*** Opening of Passage shown ***
AUTOMATIC1111 / stable-diffusion-webui

Stable Diffusion web UI
GNU Affero General Public License v3.0
141.47k stars 26.73k forks source link

[Feature Request]: add Implement Paradigms Sampler to Automatic 1111 #11888

Open gjin10969 opened 1 year ago

gjin10969 commented 1 year ago

Is there an existing issue for this?

What would your feature do ?

pull req for script extension to automatic1111 Implement Paradigms Sampler to Automatic 1111

image

https://github.com/AndyShih12/paradigms

Proposed workflow

  1. Go to ....
  2. Press ....
  3. ...

Additional information

No response

w-e-w commented 1 year ago

I don't see a point according to their github, the performance only improvs with multi GPU and even performance wrose with single GPU

for one webui currenty suppors single GPU (I don't belive any one is makeing multi GPU to work) also most normal people don't have multi of the same GPU, so if even if your can split the work load, mostlikey performace will be drag down by the weaker GPU

so this only really this is only good of server multi GPU and even thatn do have multi of the same GPU in ypur PC it see to me it maks more sense to launch multi instance of webui and then chain them together through api or https://github.com/papuSpartan/stable-diffusion-webui-distributed.git

gjin10969 commented 1 year ago

so it can't implement this paradigms in automatic 1111?
*** Close of Passage shown ***
*Prompt 1*:
Extract the passage of the Paradigms sampler thread from "What would your" to "1. Go to ....".
*Prompt 2*:
Using the Paradigms sampler thread, explain why w-e-w sees no point in adding the sampler to the web UI.
*Prompt 3*:
Write what comes next in the Paradigms sampler thread after its last comment.
The material after this point is separate from the Paradigms sampler thread.
*** Opening of Record set ***
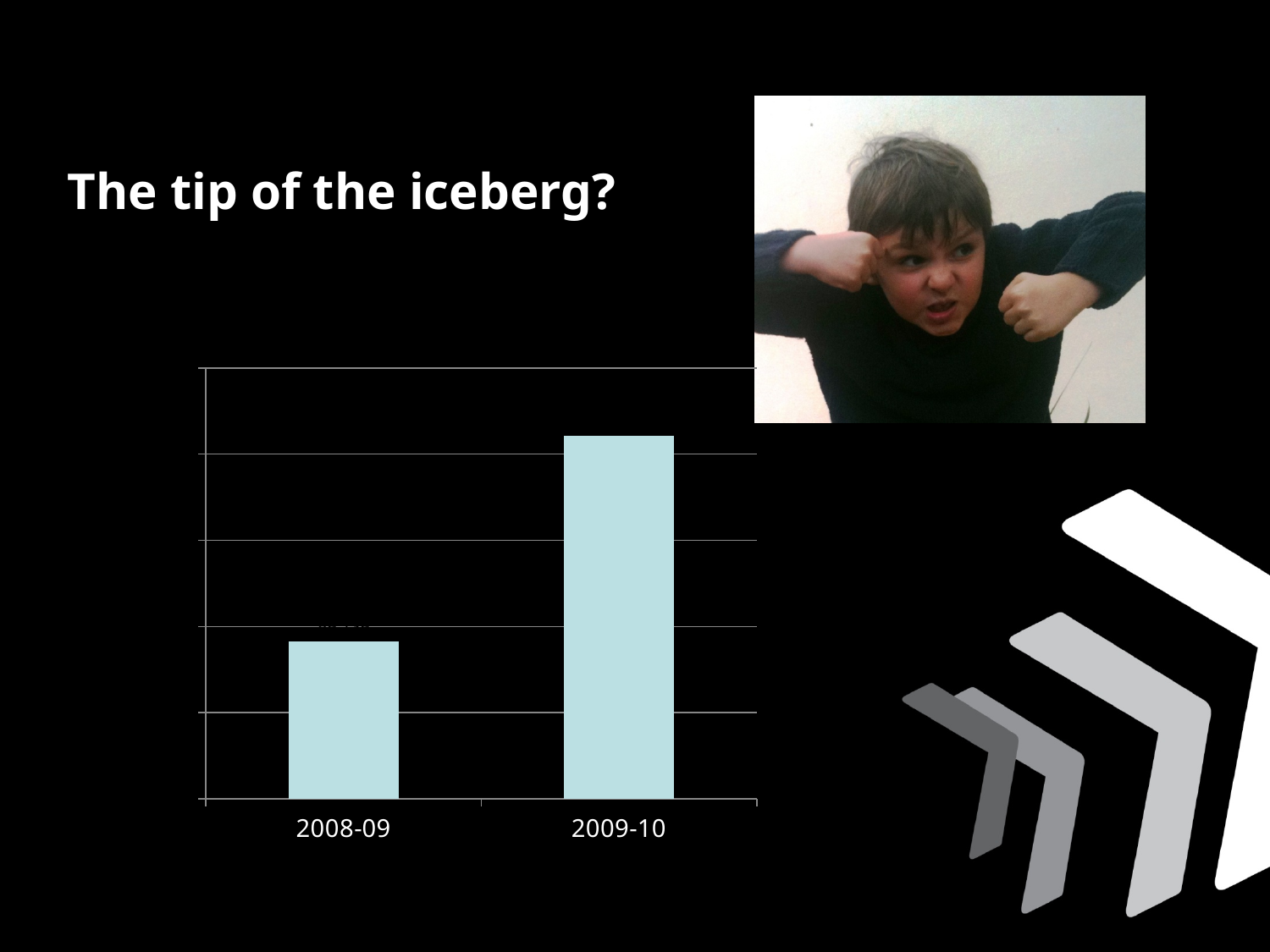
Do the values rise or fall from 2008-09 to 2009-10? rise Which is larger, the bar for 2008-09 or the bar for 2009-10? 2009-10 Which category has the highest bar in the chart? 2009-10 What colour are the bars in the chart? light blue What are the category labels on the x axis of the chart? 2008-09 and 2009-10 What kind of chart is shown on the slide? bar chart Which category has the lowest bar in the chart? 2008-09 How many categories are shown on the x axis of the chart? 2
*** Close of Record set ***
*** Opening of Record set ***
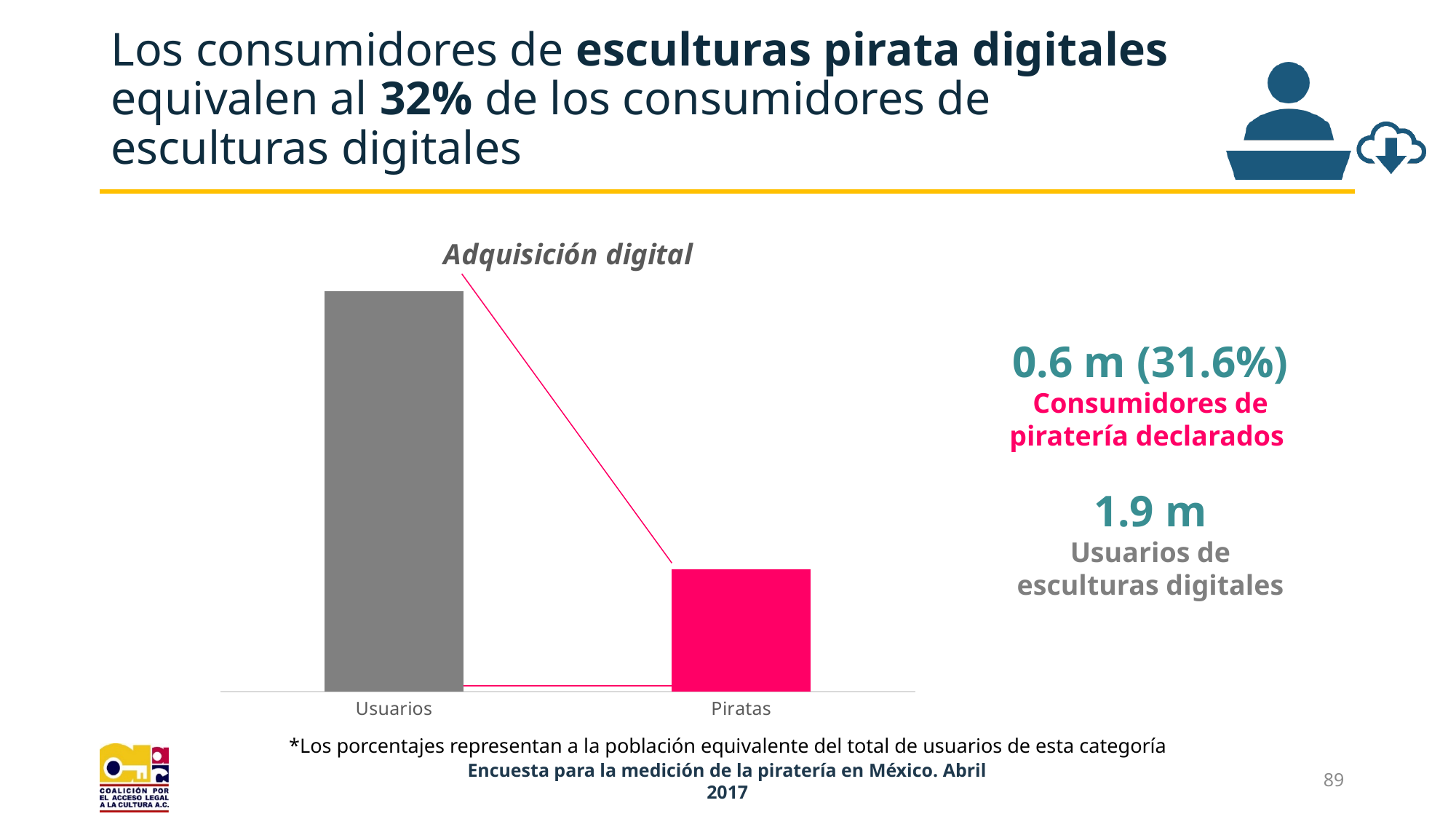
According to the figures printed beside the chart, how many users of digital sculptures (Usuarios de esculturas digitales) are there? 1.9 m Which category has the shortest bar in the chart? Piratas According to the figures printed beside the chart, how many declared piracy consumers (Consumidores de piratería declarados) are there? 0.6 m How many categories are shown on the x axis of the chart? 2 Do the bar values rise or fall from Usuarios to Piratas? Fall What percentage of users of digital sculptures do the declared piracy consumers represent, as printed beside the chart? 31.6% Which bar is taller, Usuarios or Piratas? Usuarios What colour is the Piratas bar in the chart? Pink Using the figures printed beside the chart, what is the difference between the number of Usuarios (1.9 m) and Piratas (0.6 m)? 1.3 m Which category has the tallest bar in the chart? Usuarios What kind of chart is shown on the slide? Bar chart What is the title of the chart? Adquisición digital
*** Close of Record set ***
*Task response 1*:
What would your feature do ?

pull req for script extension to automatic1111 Implement Paradigms Sampler to Automatic 1111

image

https://github.com/AndyShih12/paradigms

Proposed workflow

  1. Go to ....

*Task response 2*:
According to the Paradigms GitHub page, the sampler only speeds things up with multiple GPUs and performs worse on a single GPU. The web UI currently supports only one GPU. Most people also don't own several identical GPUs, so a split workload would likely be held back by the weaker card.

*Task response 3*:
w-e-w commented 1 year ago

never said it cannot be implemented even though I think it would take lots of work my point is "why", this isn't designed for most people's use case, so I don't see anyone would take their time to implement this the use case for this is for when you need the image as quickly as possible "latency" not "throughput" it sacrifice computer for Speed

quote from the paper

5 Conclusion Limitations Since our parallelization procedure requires iterating until convergence, the total number of model evaluations increases relative to sequential samplers. Therefore, our method is not suitable for users with limited compute who wish to maximize sample throughput. Nevertheless, sample latency is often the more important metric. Trading compute for speed with ParaDiGMS makes sense for many practical applications such as generating images interactively, executing robotic policies in real-time, or serving users who are insensitive to the cost of compute.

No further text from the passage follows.